• News

Anggap Rekonsiliasi Sudah Mati, Masyarakat Adat Australia Serukan Masa Hening

Yati Maulana | Senin, 16/10/2023 12:02 WIB
Anggap Rekonsiliasi Sudah Mati, Masyarakat Adat Australia Serukan Masa Hening Para pemilih berjalan melewati tanda pilih di Gedung Parlemen Australia Lama, selama referendum The Voice di Canberra, Australia, 14 Oktober 2023. Foto: Reuters

SYDNEY - Para pemimpin masyarakat adat Australia pada Minggu menyerukan keheningan dan refleksi selama seminggu setelah referendum untuk mengakui Masyarakat Pertama dalam konstitusi ditolak dengan tegas.

Lebih dari 60% warga Australia memilih "Tidak" dalam referendum penting pada hari Sabtu yang menanyakan apakah akan mengubah konstitusi untuk mengakui masyarakat Aborigin dan Pulau Selat Torres dengan badan penasihat Pribumi, "Suara untuk Parlemen", yang akan memberi nasihat kepada parlemen tentang hal ini. hal-hal yang menyangkut masyarakat.

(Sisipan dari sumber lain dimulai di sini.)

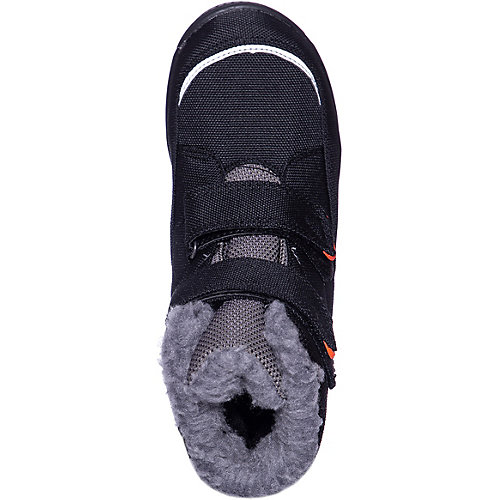 Утепленные ботинки Kamik Quinn3gtx - черный от Kamik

Referendum pertama di Australia dalam hampir seperempat abad memerlukan mayoritas nasional dan mayoritas di setidaknya empat negara bagian untuk bisa lolos. Keenam negara bagian menolak proposal tersebut.

“Ini adalah sebuah ironi yang pahit,” kata para pemimpin masyarakat adat dalam sebuah pernyataan. “Bahwa orang-orang yang baru berada di benua ini selama 235 tahun akan menolak untuk mengakui mereka yang telah tinggal di benua ini selama 60.000 tahun atau lebih adalah hal yang tidak masuk akal.”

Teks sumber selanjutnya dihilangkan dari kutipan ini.